Location: Meat Safety and QualityTitle: Attachment of GFP-producing Escherichia coli O103 on beef tissues over time
|BRETHOUR, BROCK - Kansas State University|
|Bosilevac, Joseph - Mick|
|MAHER, JOSHUA - Kansas State University|
|STULL, KATELYNN - University Of Florida|
|GRAGG, SARA - Kansas State University|
Submitted to: Journal of Food Protection
Publication Type: Abstract Only
Publication Acceptance Date: 5/1/2020
Publication Date: 8/2/2020
Citation: Brethour, B., Bosilevac, J.M., Maher, J., Stull, K.J., Gragg, S. 2020. Attachment of GFP-producing Escherichia coli O103 on beef tissues over time. [Abtract]. International Association for Food Protection Conference, Cleveland Ohio, August 2-5, 2020, Virtual. Journal of Food Protection. 83(Supplement A):P2-92.

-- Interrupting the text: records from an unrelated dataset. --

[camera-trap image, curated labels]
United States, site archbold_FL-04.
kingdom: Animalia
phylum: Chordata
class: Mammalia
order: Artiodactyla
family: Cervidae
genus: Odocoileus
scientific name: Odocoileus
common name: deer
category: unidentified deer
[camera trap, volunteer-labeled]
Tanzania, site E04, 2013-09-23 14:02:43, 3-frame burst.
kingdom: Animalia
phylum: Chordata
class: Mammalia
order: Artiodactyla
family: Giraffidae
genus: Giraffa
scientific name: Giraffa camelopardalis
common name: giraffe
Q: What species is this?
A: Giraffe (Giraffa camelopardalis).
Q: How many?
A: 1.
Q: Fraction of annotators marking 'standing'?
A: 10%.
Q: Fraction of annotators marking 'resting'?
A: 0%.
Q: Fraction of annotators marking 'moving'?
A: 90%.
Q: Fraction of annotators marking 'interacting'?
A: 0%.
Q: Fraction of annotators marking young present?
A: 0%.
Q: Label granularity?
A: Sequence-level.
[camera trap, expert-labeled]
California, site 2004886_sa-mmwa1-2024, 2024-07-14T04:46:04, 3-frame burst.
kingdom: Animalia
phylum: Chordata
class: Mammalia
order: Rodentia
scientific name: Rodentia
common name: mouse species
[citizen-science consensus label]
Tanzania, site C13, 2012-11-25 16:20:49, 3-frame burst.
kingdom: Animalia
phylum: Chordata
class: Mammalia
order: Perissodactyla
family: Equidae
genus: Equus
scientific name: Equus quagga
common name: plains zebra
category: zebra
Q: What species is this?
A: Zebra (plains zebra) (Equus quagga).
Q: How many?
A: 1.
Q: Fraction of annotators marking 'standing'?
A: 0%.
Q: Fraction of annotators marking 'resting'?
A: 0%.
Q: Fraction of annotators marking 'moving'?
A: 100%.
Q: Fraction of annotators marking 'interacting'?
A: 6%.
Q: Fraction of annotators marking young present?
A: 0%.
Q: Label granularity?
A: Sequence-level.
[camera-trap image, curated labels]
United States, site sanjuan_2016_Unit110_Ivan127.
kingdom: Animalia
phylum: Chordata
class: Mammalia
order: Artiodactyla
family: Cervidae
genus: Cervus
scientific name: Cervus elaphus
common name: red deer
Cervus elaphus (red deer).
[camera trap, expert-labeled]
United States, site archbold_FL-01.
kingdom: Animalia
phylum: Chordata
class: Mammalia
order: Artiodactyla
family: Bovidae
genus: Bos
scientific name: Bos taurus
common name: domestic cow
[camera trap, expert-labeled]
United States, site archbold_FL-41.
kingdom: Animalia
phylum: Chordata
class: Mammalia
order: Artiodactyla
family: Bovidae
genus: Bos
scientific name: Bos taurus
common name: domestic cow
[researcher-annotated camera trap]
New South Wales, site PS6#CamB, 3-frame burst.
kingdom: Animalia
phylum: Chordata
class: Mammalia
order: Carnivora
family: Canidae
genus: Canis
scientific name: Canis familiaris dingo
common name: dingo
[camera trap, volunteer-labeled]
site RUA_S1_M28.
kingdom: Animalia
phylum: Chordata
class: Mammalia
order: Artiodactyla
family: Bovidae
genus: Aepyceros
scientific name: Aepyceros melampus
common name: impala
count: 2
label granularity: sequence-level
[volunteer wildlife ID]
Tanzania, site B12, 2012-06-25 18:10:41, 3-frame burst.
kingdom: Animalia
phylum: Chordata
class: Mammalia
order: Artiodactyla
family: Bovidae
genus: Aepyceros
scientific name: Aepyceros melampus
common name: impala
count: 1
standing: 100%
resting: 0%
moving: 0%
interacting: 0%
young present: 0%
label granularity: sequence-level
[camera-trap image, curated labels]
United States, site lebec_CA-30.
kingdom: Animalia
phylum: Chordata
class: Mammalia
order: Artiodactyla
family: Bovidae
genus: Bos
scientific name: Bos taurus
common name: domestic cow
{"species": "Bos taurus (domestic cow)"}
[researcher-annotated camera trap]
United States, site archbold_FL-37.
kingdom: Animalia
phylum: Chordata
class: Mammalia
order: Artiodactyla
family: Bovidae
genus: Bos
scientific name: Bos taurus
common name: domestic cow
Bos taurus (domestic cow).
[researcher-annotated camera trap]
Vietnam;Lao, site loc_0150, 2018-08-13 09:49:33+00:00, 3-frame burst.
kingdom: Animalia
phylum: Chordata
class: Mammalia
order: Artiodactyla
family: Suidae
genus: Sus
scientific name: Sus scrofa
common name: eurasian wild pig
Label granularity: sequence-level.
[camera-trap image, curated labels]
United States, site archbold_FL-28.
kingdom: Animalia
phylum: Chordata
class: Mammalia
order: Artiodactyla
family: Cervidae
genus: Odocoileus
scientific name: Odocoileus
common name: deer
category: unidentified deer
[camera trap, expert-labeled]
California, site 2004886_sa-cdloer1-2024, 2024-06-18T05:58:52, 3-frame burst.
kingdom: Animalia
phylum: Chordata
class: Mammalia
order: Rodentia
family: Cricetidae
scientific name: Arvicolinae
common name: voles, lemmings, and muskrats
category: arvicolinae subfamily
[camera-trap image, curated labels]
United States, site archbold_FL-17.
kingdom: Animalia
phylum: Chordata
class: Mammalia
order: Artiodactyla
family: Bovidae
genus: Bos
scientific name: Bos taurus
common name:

Technical Abstract: Introduction: Escherichia coli O103 is a Shiga toxin-producing bacterium associated with foodborne illness outbreaks in beef. An avirulent E. coli O103 strain possessing green fluorescent protein (GFP) may be an effective surrogate simulating Shiga toxin-producing Escherichia coli (STEC) behavior in beef; however, attachment characteristics must be investigated prior to use as a STEC surrogate. Purpose: This study investigated attachment of an avirulent, GFP-E. coli O103 to lean and adipose beef tissues over time. Methods: Beef brisket was purchased from a local grocer, cut into 50cm2 (lean or adipose) tissue samples, inoculated with GFP-E. coli O103 prepared in Tryptic Soy Broth (TSB) or Purge, stored at 4°C, and enumerated at 0, 3, 5, and 20, 60, 180, 480, 720, 1,440, and 2,880 minutes. Inoculated brisket was homogenized for 1 min at 230rpm in 250 mL 0.1% peptone water (PW) and shaken at 200 rpm for 90 s in an orbital shaker (loose); immediately following, the same brisket was transferred to a second stomacher bag with 250 mL PW and homogenized a second time for 60 s at 230 rpm (firm). Loose and firm samples were enumerated using TSA+ampicillin and MacConkey Agars, and then incubated at 37°C for 18-24 h. Results: The main effects sample type (loose or firm) and time were statistically significant (P<0.0001). The sample type*tissue (lean or adipose; P=0.0004), sample type*diluent liquid (TSB or Purge; P=0.0228), and sample type*time (P=0.0039) interactions were all significant, indicating that GFP-E. coli O103 more firmly attached to adipose beef tissue and loosely attached populations decreased throughout storage. Significance: Observed attachment of GFP-E. coli O103 to beef tissues was impacted by fat content and time. Similar research conducted with STEC suggests GFP-E. coli O103 attachment to beef tissues is comparable to STEC, demonstrating possible STEC surrogate potential; however, further investigation is needed.